Simon Erickson 29:01
Great, James. And then just any final thoughts, I know that you know quite a bit about what’s going on in China. There seems to be a lot of attention on it from an investing perspective. Any final thoughts for individual investors who might be interested in China right now?
James Early 29:13
Yeah, well, I’ll echo my response to that last question first.
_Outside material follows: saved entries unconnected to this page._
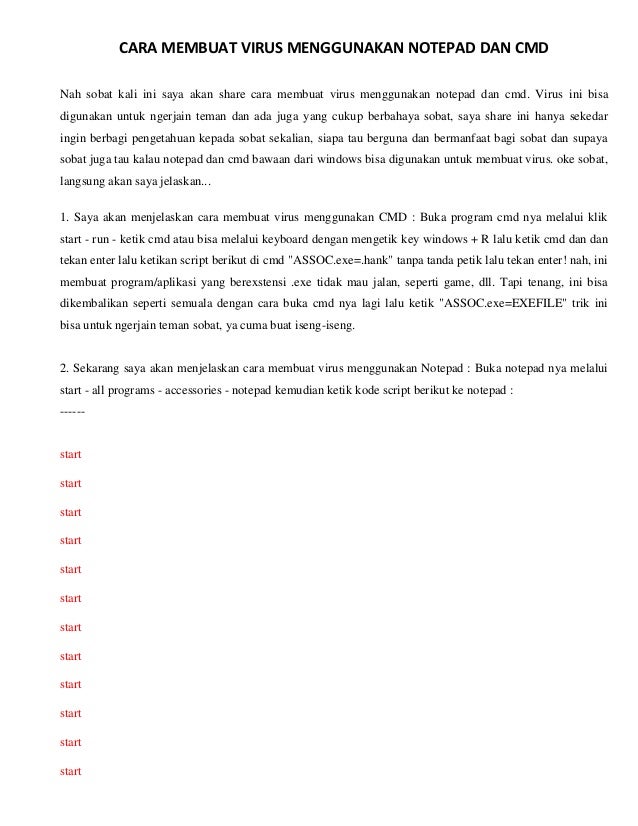 CARA MEMBUAT VIRUS MENGGUNAKAN NOTEPAD DAN CMD

Nah sobat kali ini saya akan share cara membuat virus menggunakan notepad dan cmd. Virus ini bisa digunakan untuk ngerjain teman dan ada juga yang cukup berbahaya sobat, saya share ini hanya sekedar ingin berbagi pengetahuan kepada sobat sekalian, siapa tau berguna dan bermanfaat bagi sobat dan supaya sobat juga tau kalau notepad dan cmd bawaan dari windows bisa digunakan untuk membuat virus. oke sobat, langsung akan saya jelaskan...

1. Saya akan menjelaskan cara membuat virus menggunakan CMD : Buka program cmd nya melalui klik start - run - ketik cmd atau bisa melalui keyboard dengan mengetik key windows + R lalu ketik cmd dan dan tekan enter lalu ketikan script berikut di cmd "ASSOC.exe=.hank" tanpa tanda petik lalu tekan enter! nah, ini membuat program/aplikasi yang berexstensi .exe tidak mau jalan, seperti game, dll. Tapi tenang, ini bisa dikembalikan seperti semuala dengan cara buka cmd nya lagi lalu ketik "ASSOC.exe=EXEFILE" trik ini bisa untuk ngerjain teman sobat, ya cuma buat iseng-iseng.

2. Sekarang saya akan menjelaskan cara membuat virus menggunakan Notepad : Buka notepad nya melalui start - all programs - accessories - notepad kemudian ketik kode script berikut ke notepad :
------

start

start

start

start

start

start

start

start

start

start

start

start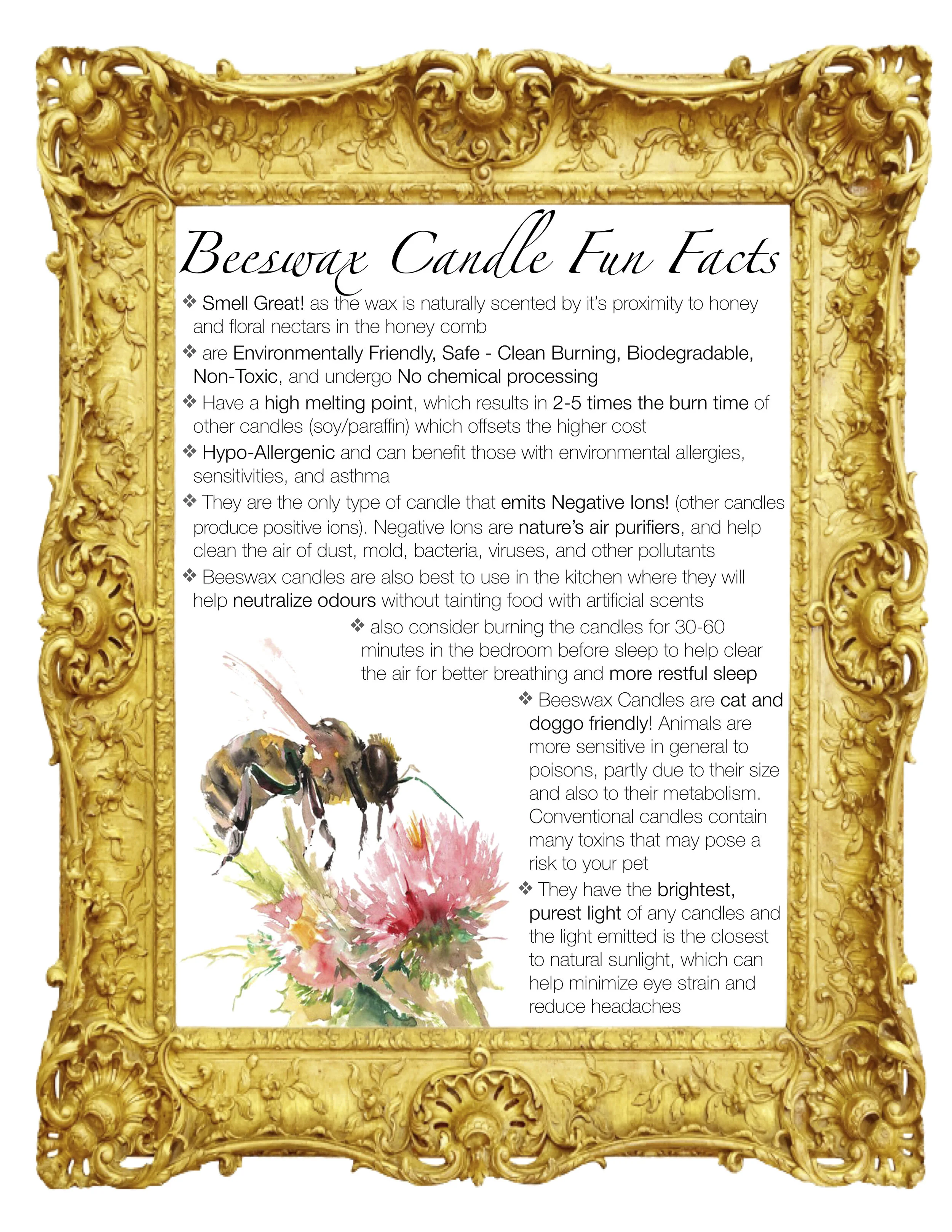 Beeswax Candle Fun Facts

❖ Smell Great! as the wax is naturally scented by it's proximity to honey and floral nectars in the honey comb

❖ are Environmentally Friendly, Safe - Clean Burning, Biodegradable, Non-Toxic, and undergo No chemical processing

❖ Have a high melting point, which results in 2-5 times the burn time of other candles (soy/paraffin) which offsets the higher cost

❖ Hypo-Allergenic and can benefit those with environmental allergies, sensitivities, and asthma

❖ They are the only type of candle that emits Negative Ions! (other candles produce positive ions). Negative Ions are nature's air purifiers, and help clean the air of dust, mold, bacteria, viruses, and other pollutants

❖ Beeswax candles are also best to use in the kitchen where they will help neutralize odours without tainting food with artificial scents

❖ also consider burning the candles for 30-60 minutes in the bedroom before sleep to help clear the air for better breathing and more restful sleep

❖ Beeswax Candles are cat and doggo friendly! Animals are more sensitive in general to poisons, partly due to their size and also to their metabolism. Conventional candles contain many toxins that may pose a risk to your pet

❖ They have the brightest, purest light of any candles and the light emitted is the closest to natural sunlight, which can help minimize eye strain and reduce headaches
First of all, remember that the domestic Chinese stocks are not as down in the dumps as those traded in the US. So don’t just look at your US stocks. and think, oh, you know, Chinese stocks are all down. I want to bottomfish. They’re not, okay. Over the past year that the Shanghai Composite Index, I think it’s flat maybe down a bit. It’s kind of been up and down. It’s not down 25% like most of those traded in the US. I would be careful, I would understand the risk. The bull case is that there’s a government put meaning the government just won’t let these companies fail because that would affect social stability. Broadly speaking Though I would prepare for more regulation. China is moving rapidly towards a more regulated climate and depending on your perspective that’s either good or bad, but it is frankly the reality Simon so whatever you do make sure it holds up to that thesis because I think that’s the new reality.
Simon Erickson 30:18
Once again, James Early the CEO of Stansberry China, an expert on investing in China for several decades now. James, really appreciate you being on the 7investing podcast.
James Early 30:26
It’s my pleasure, Simon.
Simon Erickson 30:28
Thanks, everyone for tuning into this edition of our 7investing podcast. We are here to empower you to invest in your future. We are 7investing.